** Begin Provided material **

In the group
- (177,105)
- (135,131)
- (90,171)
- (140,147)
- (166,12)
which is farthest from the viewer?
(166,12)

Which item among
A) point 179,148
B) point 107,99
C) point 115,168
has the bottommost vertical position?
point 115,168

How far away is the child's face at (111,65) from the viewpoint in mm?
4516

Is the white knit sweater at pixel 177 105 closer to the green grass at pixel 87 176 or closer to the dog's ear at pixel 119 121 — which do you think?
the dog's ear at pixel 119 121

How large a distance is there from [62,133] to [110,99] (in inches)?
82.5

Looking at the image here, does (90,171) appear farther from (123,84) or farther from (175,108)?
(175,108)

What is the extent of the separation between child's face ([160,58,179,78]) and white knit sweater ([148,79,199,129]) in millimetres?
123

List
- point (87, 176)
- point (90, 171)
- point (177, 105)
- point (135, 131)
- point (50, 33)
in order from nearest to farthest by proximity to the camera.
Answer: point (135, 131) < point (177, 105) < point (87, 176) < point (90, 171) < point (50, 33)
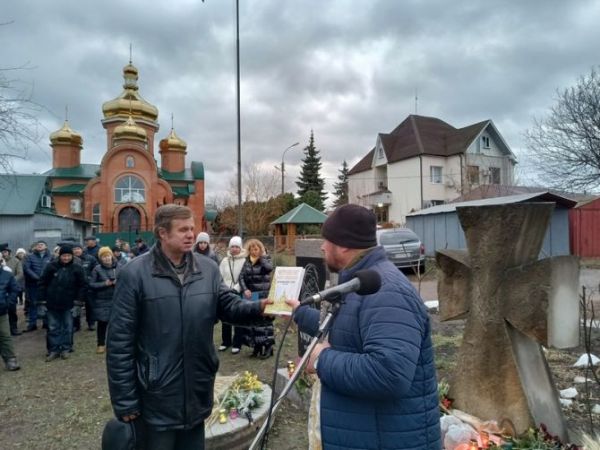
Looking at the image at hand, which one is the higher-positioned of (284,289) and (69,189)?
(69,189)

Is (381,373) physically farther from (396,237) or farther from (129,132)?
(129,132)

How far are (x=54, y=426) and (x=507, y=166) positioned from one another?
39040mm

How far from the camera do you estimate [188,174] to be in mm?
44469

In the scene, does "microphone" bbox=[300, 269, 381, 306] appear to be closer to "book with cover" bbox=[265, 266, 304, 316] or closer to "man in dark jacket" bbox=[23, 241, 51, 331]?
"book with cover" bbox=[265, 266, 304, 316]

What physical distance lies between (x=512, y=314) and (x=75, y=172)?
149 ft

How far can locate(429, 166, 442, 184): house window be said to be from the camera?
35.6 meters

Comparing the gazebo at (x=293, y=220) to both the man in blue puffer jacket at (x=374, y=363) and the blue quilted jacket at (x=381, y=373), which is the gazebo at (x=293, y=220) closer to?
the man in blue puffer jacket at (x=374, y=363)

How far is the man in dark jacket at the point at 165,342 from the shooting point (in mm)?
2402

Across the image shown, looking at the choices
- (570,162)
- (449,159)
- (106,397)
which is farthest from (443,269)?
(449,159)

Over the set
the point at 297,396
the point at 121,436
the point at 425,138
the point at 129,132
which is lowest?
the point at 297,396

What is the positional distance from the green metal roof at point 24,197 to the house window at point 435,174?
28.6 meters

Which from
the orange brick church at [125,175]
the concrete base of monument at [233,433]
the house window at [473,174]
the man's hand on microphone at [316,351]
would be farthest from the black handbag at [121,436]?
the orange brick church at [125,175]

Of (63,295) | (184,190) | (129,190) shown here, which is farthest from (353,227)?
(184,190)

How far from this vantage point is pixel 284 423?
4.33m
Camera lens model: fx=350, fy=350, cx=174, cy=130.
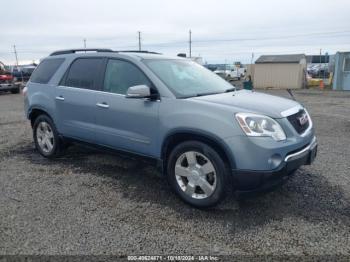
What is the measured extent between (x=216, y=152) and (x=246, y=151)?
359 mm

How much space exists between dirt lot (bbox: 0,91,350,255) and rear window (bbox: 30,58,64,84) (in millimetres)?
1497

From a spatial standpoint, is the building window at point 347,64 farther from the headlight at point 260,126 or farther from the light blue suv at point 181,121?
the headlight at point 260,126

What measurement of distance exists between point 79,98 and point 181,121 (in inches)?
76.9

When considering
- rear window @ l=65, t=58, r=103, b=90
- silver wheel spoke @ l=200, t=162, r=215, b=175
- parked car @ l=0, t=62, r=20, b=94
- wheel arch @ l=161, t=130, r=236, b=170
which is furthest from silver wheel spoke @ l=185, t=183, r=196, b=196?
parked car @ l=0, t=62, r=20, b=94

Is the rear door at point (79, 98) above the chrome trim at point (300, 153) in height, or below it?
above

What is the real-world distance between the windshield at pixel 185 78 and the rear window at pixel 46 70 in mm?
1973

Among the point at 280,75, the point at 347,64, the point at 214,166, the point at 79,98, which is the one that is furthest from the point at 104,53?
the point at 280,75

** End Provided material **

**What you should do**: Reproduce all of the rows above, replacing "in mm" with "in millimeters" wherever it occurs and keeping everything else the same. Omit the pictures.

**Solution for this task**:
In the group
- (177,105)
- (135,131)
- (90,171)
- (140,147)
- (166,12)
which is farthest from the viewer?
(166,12)

Which item among
A) point 179,148
B) point 107,99
C) point 115,168
has the bottommost vertical position?
point 115,168

How far away is the child's face at (111,65) from the viewpoint in millimeters?
4516

Is the white knit sweater at pixel 177 105 closer to the green grass at pixel 87 176 or closer to the dog's ear at pixel 119 121 — which do you think?
the dog's ear at pixel 119 121

How large a distance is there from [62,133] to [110,99] (in inches)?
82.5

Looking at the image here, does (90,171) appear farther from (123,84) or farther from (175,108)?
(175,108)

What is the extent of the separation between child's face ([160,58,179,78]) and white knit sweater ([148,79,199,129]) in millimetres?
123

List
- point (87, 176)
- point (90, 171)
- point (177, 105)
- point (135, 131)
- point (50, 33)
in order from nearest to farthest by proximity to the camera.
Answer: point (135, 131) < point (177, 105) < point (87, 176) < point (90, 171) < point (50, 33)
Looking at the image at hand, which one is the higher-positioned of (284,289) and (69,189)?
(69,189)

Is (381,373) physically farther from (396,237) or farther from (129,132)?
(129,132)

How far are (x=54, y=426) and (x=507, y=166) positioned from one another?
39040mm

How far from the camera do you estimate [188,174] to be in millimeters?
44469

In the scene, does "microphone" bbox=[300, 269, 381, 306] appear to be closer to "book with cover" bbox=[265, 266, 304, 316] or closer to "man in dark jacket" bbox=[23, 241, 51, 331]?
"book with cover" bbox=[265, 266, 304, 316]

What physical distance lies between (x=512, y=314) and (x=75, y=172)?
149 ft

How far can locate(429, 166, 442, 184): house window be said to be from the camera?
35.6 meters

Comparing the gazebo at (x=293, y=220) to both the man in blue puffer jacket at (x=374, y=363) and the blue quilted jacket at (x=381, y=373), which is the gazebo at (x=293, y=220) closer to?
the man in blue puffer jacket at (x=374, y=363)

How far is the man in dark jacket at the point at 165,342 from the shooting point (in millimeters)?
2402

Across the image shown, looking at the choices
- (570,162)
- (449,159)
- (106,397)
which is farthest from (443,269)?
(449,159)

Over the set
the point at 297,396
the point at 121,436
the point at 425,138
the point at 129,132
which is lowest?
the point at 297,396

What is the positional distance from the green metal roof at point 24,197 to the house window at point 435,174?
28.6 meters

Which from
the orange brick church at [125,175]
the concrete base of monument at [233,433]
the house window at [473,174]
the man's hand on microphone at [316,351]
would be farthest from the black handbag at [121,436]?
the orange brick church at [125,175]

Of (63,295) | (184,190) | (129,190) shown here, which is farthest from (353,227)?
(184,190)

How far from this vantage point is pixel 284 423?
4.33m
Camera lens model: fx=350, fy=350, cx=174, cy=130.
What is the measured extent between (x=216, y=152) and (x=246, y=151)?
359 mm

How much space exists between dirt lot (bbox: 0,91,350,255) and rear window (bbox: 30,58,64,84) (in millimetres)?
1497

From a spatial standpoint, is the building window at point 347,64 farther from the headlight at point 260,126 or farther from the light blue suv at point 181,121?
the headlight at point 260,126

What measurement of distance exists between point 79,98 and point 181,121 (in inches)?
76.9

When considering
- rear window @ l=65, t=58, r=103, b=90
- silver wheel spoke @ l=200, t=162, r=215, b=175
- parked car @ l=0, t=62, r=20, b=94
- wheel arch @ l=161, t=130, r=236, b=170
which is furthest from silver wheel spoke @ l=185, t=183, r=196, b=196?
parked car @ l=0, t=62, r=20, b=94

Is the rear door at point (79, 98) above the chrome trim at point (300, 153) in height, or below it?
above

What is the real-world distance between the windshield at pixel 185 78 and the rear window at pixel 46 70 in millimeters?
1973

Among the point at 280,75, the point at 347,64, the point at 214,166, the point at 79,98, which is the one that is furthest from the point at 104,53?
the point at 280,75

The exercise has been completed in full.